It’s fitting that Queens of the Stone Age broke into mainstream success with an album called “Songs for the Deaf,” as many of us who banged our heads along with the band’s two-hour Fresno performance definitely heard a slight ringing in our ears as we left.
Bosses, forgive your dazed, audibly challenged employees on Tuesday. When the rock comes on a Monday – and it often does in Fresno, as bands move from weekend shows in larger California cities – we go. And the lucky few who stood or sat in a criminally under-filled Selland Arena on a Monday got all they could handle.
Josh Homme and company did everything they could to bring the roof down. The riff-based rock with a thumping drumline kept everyone nodding in unison.
It’s funny – I bought my first Queens album, the above listed, about 15 years ago, and I realized halfway through my third time seeing them that I barely know any of the words to my favorite songs. It’s all about the musicianship framed around that undeniable groove.
I always think of Homme as one of the coolest, most laid-back rockers alive. And yet, there’s really nothing laid-back about Queens’ sound.

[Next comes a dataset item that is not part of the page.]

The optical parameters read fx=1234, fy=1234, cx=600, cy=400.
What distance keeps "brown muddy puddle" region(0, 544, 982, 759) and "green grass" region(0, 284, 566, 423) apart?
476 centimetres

It was my first time listening intently to the band’s many starts, stops and sounds as a critic. You never want to say you’re looking for a mistake, but that’s exactly what you’re doing. You want to catch the musicians on something – show how smart you are even though they’re the ones living on stage as rock gods and you’re the one taking cell phone notes in the audience.
I really didn’t come up with much. The band is remarkably tight – especially for a five-piece. You see a lot of tight three-piece bands and the occasional four-piece that operates on one wavelength. But getting five musicians on the same page is tricky, particularly with the complex material that Queens pulled off over and over on Monday.

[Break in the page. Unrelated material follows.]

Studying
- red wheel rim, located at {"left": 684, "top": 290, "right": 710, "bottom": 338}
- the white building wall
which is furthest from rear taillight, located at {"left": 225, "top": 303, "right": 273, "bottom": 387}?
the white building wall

It all starts with drummer Jon Theodore. It’s definitely Homme’s band, but Theodore – the only band member Homme introduced – sets the agenda. He looked at the four men holding stringed instruments in front of him and told them that a pounding groove would be leaving the station precisely at 9 p.m. and reaching its destination at 11. You can get on it, or get left behind in its wake.
The musicianship was solid throughout, and Homme’s vocal held strong for most of the night. He can sometimes fall into that blues frontman cycle in which the vocals just carry the song until the next solo, but he belted out a few solid lines Monday.
Wobbly, stick-like lights and thick smoke allowed for some pretty neat optical effects to go along with the ear pounding.
And my God, if you left before the encore performance of “A Song for the Dead,” you should pray for death. It was as dark and heavy as rock music can get without drifting into metal. I don’t think Homme even bothered to sing words. He just sort of melodically mumbled along while the guitars did their work. The song ended and started up again about seven times, which meant six rushes of adrenaline for a concert that wasn’t quite over.
No one is going to tell their grandchildren about this show, but Queens of the Stone Age is one of those bands that I will always try to see if they are playing nearby.
Once you’ve seen them in concert, you’re unlikely to be shocked at any future concerts. They are straightforward: guitars, bass, drums, Homme humming as he does and maybe a few cool lights. That’s it, and that’s enough.